**Что сделать:**
• 1. Выпишите из текстового фрагмента отрывок от слов «Человек волен любить» до слов «когда он закон.».
• 2. Переведите на английский язык следующее предложение из текстового фрагмента: «Предпочтение не оскорбление, не преступление».

**Текстовый фрагмент:**
------

Такой вот обмен мнениями произошел…
Будь она способна воспринимать доводы, я бы, с понятной оговоркой, взял на себя обвинение в расизме. Расизм как предпочтение неискореним. Он исчезнет, когда исчезнут расы, не раньше. Я расист, потому что женился на белой, а не на негритянке, и никогда не дружил с неграми. За всю мою долгую жизнь у меня не нашлось с неграми ничего общего: ни интересов, ни вкусов. Между прочим, и с индусами у меня нет ни дружбы, ни общности, но я ведь при этом помню, что индусы (тоже почти что чернокожие) с первых шагов истории были в культурном отношении высшей расой по отношению к соседним народам, что они, опережая белых европейцев, век за веком поставляют миру гениев в области искусства и мысли, что теорему Пифагора они знали до халдеев, не то что до Пифагора, взявшего ее в Египте.
Человек волен любить блондинок и не любить брюнеток. Предпочтение не оскорбление, не преступление. С легким сердцем беру на себя обвинение в таком расизме без ненависти. Мне нравятся черты лица белых людей, а черты лица большинства людей африканского происхождения не нравятся, и – да-да, соберемся с духом! – цвет их кожи мне тоже не нравится. Но в этом нет ни дюйма наступления на общественные права негров. В споре между двумя людьми я отдам предпочтение тому, кто прав, а не тому, кто мне нравится. Так же точно поступает и закон, когда он закон.

------

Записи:

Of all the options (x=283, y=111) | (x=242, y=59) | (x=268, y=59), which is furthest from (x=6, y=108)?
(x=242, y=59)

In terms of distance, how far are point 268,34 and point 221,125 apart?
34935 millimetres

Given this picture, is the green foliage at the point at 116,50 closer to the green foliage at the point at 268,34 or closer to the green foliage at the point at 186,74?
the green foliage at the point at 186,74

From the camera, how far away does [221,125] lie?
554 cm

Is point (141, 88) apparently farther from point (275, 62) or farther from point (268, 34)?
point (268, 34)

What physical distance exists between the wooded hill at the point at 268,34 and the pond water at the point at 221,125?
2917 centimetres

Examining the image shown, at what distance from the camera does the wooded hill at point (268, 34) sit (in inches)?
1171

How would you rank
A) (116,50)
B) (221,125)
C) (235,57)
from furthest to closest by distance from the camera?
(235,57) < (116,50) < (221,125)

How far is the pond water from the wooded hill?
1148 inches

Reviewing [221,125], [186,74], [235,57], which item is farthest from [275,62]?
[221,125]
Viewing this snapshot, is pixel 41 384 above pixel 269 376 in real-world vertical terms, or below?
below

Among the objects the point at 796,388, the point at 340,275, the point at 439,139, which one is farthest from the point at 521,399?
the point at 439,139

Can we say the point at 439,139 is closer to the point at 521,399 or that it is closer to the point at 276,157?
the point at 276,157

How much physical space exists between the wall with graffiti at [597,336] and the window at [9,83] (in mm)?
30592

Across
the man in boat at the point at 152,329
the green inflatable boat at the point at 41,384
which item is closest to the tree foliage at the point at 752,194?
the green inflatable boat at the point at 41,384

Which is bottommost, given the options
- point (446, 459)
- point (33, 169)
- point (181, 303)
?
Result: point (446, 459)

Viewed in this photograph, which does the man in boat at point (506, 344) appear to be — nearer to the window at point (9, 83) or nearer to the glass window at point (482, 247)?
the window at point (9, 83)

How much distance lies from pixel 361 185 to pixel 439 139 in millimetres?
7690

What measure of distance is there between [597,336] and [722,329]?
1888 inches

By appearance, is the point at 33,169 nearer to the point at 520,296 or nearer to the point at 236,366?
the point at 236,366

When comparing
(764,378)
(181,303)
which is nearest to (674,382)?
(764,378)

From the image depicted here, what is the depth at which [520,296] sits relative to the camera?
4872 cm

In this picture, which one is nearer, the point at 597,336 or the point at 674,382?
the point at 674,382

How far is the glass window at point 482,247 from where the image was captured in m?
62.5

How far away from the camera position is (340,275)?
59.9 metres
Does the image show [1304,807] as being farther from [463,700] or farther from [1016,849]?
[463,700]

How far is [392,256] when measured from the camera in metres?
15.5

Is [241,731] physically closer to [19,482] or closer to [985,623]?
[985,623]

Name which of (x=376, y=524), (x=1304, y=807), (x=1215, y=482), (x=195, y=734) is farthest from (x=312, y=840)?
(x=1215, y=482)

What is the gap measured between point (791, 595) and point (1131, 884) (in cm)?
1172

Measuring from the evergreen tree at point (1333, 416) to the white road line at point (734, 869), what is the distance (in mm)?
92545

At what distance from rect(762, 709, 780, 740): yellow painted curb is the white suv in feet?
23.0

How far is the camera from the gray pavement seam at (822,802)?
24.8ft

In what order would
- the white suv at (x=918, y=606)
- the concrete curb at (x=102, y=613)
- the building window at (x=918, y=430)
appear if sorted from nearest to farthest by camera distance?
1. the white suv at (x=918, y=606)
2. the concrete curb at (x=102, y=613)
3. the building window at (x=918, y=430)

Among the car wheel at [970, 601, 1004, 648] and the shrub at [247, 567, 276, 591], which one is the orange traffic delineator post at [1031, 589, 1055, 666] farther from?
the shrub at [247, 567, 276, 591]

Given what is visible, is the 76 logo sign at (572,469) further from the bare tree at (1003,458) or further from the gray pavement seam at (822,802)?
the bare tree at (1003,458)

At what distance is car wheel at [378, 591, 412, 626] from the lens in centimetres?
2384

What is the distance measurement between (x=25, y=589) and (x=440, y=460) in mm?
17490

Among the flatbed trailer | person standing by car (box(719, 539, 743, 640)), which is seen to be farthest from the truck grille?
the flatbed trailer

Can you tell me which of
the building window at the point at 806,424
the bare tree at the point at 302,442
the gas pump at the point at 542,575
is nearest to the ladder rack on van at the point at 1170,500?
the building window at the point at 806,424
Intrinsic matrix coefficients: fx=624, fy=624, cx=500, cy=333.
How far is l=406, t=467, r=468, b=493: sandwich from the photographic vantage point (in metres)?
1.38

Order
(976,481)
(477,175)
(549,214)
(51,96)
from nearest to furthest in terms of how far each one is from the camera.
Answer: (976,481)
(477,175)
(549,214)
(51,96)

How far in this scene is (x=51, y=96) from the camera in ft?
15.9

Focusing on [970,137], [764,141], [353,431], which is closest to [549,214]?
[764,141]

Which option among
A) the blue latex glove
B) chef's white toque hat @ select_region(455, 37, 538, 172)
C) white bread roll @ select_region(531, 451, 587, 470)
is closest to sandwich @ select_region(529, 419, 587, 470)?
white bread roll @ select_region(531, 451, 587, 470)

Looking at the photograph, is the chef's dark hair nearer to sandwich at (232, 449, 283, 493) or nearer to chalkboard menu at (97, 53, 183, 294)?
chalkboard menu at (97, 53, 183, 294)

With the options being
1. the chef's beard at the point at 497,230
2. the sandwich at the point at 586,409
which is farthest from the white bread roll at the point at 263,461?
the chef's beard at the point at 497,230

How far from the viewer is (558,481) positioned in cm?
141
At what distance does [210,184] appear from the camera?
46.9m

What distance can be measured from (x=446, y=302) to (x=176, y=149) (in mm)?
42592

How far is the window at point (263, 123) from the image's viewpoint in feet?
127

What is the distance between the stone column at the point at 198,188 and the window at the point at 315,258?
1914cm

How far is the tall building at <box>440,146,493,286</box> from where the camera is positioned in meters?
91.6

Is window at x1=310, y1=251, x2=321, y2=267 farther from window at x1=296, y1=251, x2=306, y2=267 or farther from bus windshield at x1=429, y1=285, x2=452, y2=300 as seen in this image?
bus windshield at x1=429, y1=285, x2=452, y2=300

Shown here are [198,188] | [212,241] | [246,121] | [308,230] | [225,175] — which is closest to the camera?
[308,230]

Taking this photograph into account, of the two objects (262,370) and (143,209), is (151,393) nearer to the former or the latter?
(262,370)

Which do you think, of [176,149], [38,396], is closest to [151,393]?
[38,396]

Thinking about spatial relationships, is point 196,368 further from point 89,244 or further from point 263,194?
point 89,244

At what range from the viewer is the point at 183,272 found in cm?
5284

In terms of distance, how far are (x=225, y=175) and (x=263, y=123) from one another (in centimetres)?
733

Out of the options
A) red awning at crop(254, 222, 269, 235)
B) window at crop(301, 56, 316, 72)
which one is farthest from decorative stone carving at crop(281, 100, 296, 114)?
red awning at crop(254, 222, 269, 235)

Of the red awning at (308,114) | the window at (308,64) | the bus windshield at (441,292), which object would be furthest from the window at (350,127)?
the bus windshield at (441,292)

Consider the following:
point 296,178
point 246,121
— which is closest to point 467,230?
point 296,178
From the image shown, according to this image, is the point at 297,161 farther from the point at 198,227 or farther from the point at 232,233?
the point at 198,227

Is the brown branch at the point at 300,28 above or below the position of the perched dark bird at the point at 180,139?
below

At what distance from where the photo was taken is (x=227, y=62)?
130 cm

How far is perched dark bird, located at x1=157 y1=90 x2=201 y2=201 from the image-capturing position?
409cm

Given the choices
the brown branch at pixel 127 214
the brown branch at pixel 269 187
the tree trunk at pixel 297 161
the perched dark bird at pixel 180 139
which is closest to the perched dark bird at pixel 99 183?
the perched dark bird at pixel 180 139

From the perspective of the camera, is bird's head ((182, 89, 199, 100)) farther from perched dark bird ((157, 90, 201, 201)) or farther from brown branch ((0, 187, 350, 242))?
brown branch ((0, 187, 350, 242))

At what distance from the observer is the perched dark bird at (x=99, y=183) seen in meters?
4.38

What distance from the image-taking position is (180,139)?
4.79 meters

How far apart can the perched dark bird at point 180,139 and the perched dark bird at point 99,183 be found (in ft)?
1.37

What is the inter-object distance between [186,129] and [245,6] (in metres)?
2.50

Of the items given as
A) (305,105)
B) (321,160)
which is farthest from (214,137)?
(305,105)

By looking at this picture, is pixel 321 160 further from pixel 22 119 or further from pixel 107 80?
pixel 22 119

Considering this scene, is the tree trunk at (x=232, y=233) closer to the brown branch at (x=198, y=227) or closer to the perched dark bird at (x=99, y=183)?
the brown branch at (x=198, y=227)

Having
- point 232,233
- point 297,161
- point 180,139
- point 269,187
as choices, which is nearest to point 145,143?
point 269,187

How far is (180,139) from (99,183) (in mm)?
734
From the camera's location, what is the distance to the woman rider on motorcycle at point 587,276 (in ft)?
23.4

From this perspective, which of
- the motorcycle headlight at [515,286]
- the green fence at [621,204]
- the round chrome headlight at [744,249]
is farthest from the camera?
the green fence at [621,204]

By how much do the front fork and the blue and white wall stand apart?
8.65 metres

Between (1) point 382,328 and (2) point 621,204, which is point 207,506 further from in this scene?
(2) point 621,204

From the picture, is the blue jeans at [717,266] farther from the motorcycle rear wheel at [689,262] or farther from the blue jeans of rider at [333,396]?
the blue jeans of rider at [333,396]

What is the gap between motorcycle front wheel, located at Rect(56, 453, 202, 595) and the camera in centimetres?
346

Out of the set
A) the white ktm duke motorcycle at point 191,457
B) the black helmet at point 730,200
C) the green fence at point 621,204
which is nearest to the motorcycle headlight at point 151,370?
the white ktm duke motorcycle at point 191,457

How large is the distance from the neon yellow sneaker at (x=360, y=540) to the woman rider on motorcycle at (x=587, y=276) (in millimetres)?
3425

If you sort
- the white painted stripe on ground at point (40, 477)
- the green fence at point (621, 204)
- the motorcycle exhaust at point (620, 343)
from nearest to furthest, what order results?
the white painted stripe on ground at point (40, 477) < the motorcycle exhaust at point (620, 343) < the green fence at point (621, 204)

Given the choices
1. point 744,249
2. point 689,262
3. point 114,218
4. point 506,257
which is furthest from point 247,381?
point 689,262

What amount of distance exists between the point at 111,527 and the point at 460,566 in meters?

------

**Разбор ответов:**
• 1.
Человек волен любить блондинок и не любить брюнеток. Предпочтение не оскорбление, не преступление. С легким сердцем беру на себя обвинение в таком расизме без ненависти. Мне нравятся черты лица белых людей, а черты лица большинства людей африканского происхождения не нравятся, и – да-да, соберемся с духом! – цвет их кожи мне тоже не нравится. Но в этом нет ни дюйма наступления на общественные права негров. В споре между двумя людьми я отдам предпочтение тому, кто прав, а не тому, кто мне нравится. Так же точно поступает и закон, когда он закон.

• 2. A preference is not an insult, not a crime.